# Énoncé A
Résumez en deux phrases l'extrait qui suit, consacré à la nouvelle traduction du « Maître du Haut-Château ».
++++ Extrait source
Il y a 30 ans, disparaissait une des figures majeures de la science-fiction, Philip K. Dick. A l'occasion de cet anniversaire, J'ai Lu a décidé de publier de nouvelles traductions de romans de cet auteur-culte, dont son premier grand succès, "le Maître du Haut-Château", à la fois uchronie, roman choral et écrit introspectif. Cette nouvelle traduction est signée Michelle Charrier dont on dit qu'elle a essayé de rester au plus près du style originel de Dick. Je le signale d'emblée, surtout si des fans et des spécialistes passent par ici, c'est le premier roman de Dick que je lis, je ne suis pas un spécialiste de SF, je ne vais donc pas vous proposer un billet érudit, bourré de références ou une exégèse de l'oeuvre du maître (pas du Haut Château, de la SF ^^), mais un humble ressenti de ma lecture.
++++++++
++++ Enregistrements
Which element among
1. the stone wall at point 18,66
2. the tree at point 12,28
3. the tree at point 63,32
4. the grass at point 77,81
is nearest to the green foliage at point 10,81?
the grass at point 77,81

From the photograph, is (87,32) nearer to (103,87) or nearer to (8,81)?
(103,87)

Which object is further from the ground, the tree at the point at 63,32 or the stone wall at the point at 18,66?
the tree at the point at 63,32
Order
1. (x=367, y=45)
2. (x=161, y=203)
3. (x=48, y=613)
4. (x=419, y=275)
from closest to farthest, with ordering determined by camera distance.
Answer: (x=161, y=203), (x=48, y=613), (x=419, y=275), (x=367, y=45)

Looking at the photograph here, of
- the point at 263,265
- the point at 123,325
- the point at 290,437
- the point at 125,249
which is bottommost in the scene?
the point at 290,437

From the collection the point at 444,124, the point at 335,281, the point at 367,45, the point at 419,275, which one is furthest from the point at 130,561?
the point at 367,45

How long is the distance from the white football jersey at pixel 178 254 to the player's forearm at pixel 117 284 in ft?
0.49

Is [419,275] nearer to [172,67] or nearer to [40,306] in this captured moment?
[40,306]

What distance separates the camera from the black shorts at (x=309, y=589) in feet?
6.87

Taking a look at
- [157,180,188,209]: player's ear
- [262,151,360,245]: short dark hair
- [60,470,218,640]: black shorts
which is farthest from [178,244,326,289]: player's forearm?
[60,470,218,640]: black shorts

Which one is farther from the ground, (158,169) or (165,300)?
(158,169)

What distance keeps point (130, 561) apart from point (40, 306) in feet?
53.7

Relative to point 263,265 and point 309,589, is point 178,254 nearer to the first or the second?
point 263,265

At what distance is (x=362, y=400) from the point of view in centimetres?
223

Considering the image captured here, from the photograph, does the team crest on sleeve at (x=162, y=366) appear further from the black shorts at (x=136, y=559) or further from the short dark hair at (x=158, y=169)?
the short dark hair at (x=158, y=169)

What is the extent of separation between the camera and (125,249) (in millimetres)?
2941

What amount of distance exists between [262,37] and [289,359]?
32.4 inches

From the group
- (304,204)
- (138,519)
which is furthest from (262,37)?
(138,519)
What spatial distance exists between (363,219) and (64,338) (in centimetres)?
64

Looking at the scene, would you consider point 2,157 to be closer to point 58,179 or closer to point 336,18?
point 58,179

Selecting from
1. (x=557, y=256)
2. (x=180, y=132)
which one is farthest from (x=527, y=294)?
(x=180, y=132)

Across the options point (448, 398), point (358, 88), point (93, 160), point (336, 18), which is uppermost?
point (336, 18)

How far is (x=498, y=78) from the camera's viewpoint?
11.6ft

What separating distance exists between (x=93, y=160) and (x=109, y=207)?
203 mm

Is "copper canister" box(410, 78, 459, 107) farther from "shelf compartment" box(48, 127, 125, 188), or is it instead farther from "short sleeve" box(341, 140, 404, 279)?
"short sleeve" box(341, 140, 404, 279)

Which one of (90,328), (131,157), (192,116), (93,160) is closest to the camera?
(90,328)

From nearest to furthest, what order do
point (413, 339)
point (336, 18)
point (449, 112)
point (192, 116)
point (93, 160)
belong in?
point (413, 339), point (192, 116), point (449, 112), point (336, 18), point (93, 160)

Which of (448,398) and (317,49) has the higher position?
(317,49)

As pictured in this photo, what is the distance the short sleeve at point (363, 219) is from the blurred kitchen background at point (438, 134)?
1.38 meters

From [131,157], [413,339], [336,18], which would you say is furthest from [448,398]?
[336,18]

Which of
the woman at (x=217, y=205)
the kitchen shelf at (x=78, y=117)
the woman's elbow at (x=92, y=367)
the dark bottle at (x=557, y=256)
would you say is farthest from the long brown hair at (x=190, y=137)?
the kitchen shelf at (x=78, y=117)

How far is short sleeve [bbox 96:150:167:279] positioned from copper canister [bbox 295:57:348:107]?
++++++++
# Énoncé B
Recopiez sans aucune modification le passage des enregistrements qui va de la ligne contenant « From nearest to furthest, what order do » jusqu'à la fin des enregistrements, ces deux bornes comprises.

# Réponse attendue A
Pour les trente ans de la disparition de Philip K. Dick, J'ai Lu publie de nouvelles traductions de ses romans, dont « le Maître du Haut-Château », traduit par Michelle Charrier, qui aurait cherché à rester au plus près du style originel de Dick. Le billet précise que c'est le premier roman de Dick lu par son auteur, qui n'est pas spécialiste de science-fiction et propose donc un simple ressenti de lecture plutôt qu'une analyse savante.

# Réponse attendue B
From nearest to furthest, what order do
point (413, 339)
point (336, 18)
point (449, 112)
point (192, 116)
point (93, 160)
belong in?
point (413, 339), point (192, 116), point (449, 112), point (336, 18), point (93, 160)

Which of (448,398) and (317,49) has the higher position?
(317,49)

As pictured in this photo, what is the distance the short sleeve at point (363, 219) is from the blurred kitchen background at point (438, 134)?
1.38 meters

From [131,157], [413,339], [336,18], which would you say is furthest from [448,398]?
[336,18]

Which of
the woman at (x=217, y=205)
the kitchen shelf at (x=78, y=117)
the woman's elbow at (x=92, y=367)
the dark bottle at (x=557, y=256)
would you say is farthest from the long brown hair at (x=190, y=137)?
the kitchen shelf at (x=78, y=117)

How far is short sleeve [bbox 96:150:167:279] positioned from copper canister [bbox 295:57:348:107]?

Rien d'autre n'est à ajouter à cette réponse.